Supplied material:
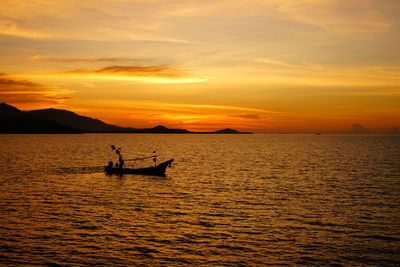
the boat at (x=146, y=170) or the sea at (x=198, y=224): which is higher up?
the boat at (x=146, y=170)

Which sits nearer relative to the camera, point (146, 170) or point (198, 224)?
point (198, 224)

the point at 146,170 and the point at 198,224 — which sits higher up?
the point at 146,170

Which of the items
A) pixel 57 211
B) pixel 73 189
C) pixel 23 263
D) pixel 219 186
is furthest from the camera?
pixel 219 186

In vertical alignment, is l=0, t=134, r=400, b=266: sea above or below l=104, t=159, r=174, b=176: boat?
below

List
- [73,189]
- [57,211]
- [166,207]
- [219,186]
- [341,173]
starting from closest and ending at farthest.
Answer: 1. [57,211]
2. [166,207]
3. [73,189]
4. [219,186]
5. [341,173]

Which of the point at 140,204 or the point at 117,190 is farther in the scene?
the point at 117,190

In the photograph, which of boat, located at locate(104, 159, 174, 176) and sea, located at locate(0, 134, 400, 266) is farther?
boat, located at locate(104, 159, 174, 176)

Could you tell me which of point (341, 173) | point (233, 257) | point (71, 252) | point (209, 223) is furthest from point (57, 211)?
point (341, 173)

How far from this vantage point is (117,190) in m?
51.1

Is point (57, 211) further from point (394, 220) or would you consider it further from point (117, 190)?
point (394, 220)

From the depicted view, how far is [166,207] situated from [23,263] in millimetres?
18185

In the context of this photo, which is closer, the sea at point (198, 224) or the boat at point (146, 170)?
the sea at point (198, 224)

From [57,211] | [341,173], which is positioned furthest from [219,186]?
[341,173]

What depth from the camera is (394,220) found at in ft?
112
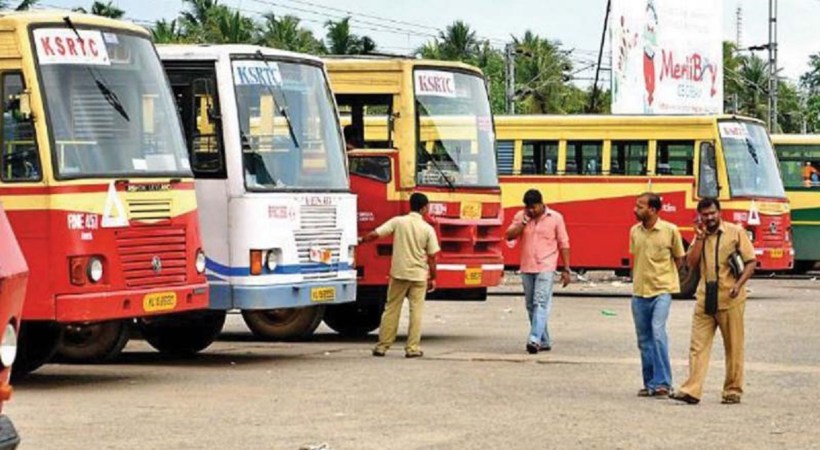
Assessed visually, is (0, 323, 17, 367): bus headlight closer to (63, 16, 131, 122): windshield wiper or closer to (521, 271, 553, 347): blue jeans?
(63, 16, 131, 122): windshield wiper

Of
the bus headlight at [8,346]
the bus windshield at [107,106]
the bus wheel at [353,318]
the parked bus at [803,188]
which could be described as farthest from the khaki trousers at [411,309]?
the parked bus at [803,188]

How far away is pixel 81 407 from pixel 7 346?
8082mm

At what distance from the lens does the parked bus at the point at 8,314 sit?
734 centimetres

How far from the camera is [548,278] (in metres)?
22.0

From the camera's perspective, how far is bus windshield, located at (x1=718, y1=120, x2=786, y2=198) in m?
34.8

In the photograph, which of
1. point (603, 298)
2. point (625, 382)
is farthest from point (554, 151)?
point (625, 382)

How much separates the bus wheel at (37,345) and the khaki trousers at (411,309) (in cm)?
449

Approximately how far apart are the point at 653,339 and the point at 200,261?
4083 millimetres

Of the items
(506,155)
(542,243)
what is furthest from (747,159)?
(542,243)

Given request: Render the part of the records that opens with the line containing "At what distance" and runs through the end of the records as a Markdown table with the columns No. and Text, one row per line, numbered in order, with blank lines left out.

Exercise answer:
| No. | Text |
|---|---|
| 1 | At what distance from the lens does the parked bus at the point at 8,314 sit? |
| 2 | 734 centimetres |
| 3 | How far from the camera is [548,278] (in metres)? |
| 4 | 22.0 |
| 5 | From the camera's perspective, how far is bus windshield, located at (x1=718, y1=120, x2=786, y2=198) in m? |
| 6 | 34.8 |
| 7 | In the photograph, which of |
| 8 | 1. point (603, 298) |
| 9 | 2. point (625, 382) |
| 10 | is farthest from point (554, 151)? |
| 11 | point (625, 382) |
| 12 | How much separates the bus wheel at (37,345) and the khaki trousers at (411,309) (in cm)? |
| 13 | 449 |
| 14 | Approximately how far apart are the point at 653,339 and the point at 200,261? |
| 15 | 4083 millimetres |
| 16 | Of the items |
| 17 | (506,155) |
| 18 | (542,243) |
| 19 | what is furthest from (747,159)? |
| 20 | (542,243) |